TASKS AND EXERCISES:
1 - In the BitBanger post, what data rate does the author report for sending the bytes 'Hello'?
2 - Restate the part of the BitBanger post that begins at the words "These instructions are" and stops after "to this post.", swapping "firmware" for "system image" wherever it appears.

DOCUMENT:
I have been working on a prototype for a little while and, although it is still in the early stages, I've just gotten it to do something useful and so I wanted to share my results.
Here is a Saleae screenshot of an implementation of BitBanger sending the bytes 'Hello' (if you look closely at the screenshot, just under the time axis, you can actually see the Saleae UI showing the ASCII characters)
I'm sending 40 bits in 16.6667 microseconds for a rate of 2.4 megabits/second. Not bad!
What follows is a walkthrough of how I think the system ought to work. The items in black text are working now; the items in red text are not working yet (and so one must work around them, e.g. by doing a bunch of laborious cutting and pasting). In a future version things will work more smoothly. The steps are somewhat involved, so I will try to go over them in detail.
These instructions are meant to show how the system will eventually work. The instructions are included here for completeness, but it is probably too early for you to try them on your system unless you are a glutton for punishment.
- Flash your Netduino with an interop-capable version of the firmware. Chris Walker has graciously built a custom version of the firmware which is based on v4.1.1 beta 1 but which includes the needed entry point. I have attached the firmware to this post.
- Download and build my SimpleNgen "compiler". This is a full-framework program meant to be run on your PC.
- Make a new C# project (that is, a Netduino project, not a full-framework project) which references my SimpleInterop library. Set the build options to "allow unsafe code" and "optimize code". The latter is not necessary but will probably make for better ARM output
- In the IDE, under "Add Class", make two new files: BitBanger.cs and BitBanger.Designer.cs
- The first file is the one into which you will write your code. [The second file will be written to by my compiler]
- Write your code conforming to the limitations outlined in the next section.

MATERIAL PROVIDED:

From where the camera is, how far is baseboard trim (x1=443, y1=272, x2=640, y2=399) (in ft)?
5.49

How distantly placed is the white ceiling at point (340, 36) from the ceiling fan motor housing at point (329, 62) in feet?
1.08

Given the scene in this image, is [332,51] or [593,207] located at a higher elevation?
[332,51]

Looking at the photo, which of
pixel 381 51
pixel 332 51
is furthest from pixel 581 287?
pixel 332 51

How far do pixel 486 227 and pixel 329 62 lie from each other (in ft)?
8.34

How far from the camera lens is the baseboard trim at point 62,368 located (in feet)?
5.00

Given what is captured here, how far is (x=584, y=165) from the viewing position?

ANSWERS:
1 - 2.4 megabits per second

2 -
These instructions are meant to show how the system will eventually work. The instructions are included here for completeness, but it is probably too early for you to try them on your system unless you are a glutton for punishment.
- Flash your Netduino with an interop-capable version of the system image. Chris Walker has graciously built a custom version of the system image which is based on v4.1.1 beta 1 but which includes the needed entry point. I have attached the system image to this post.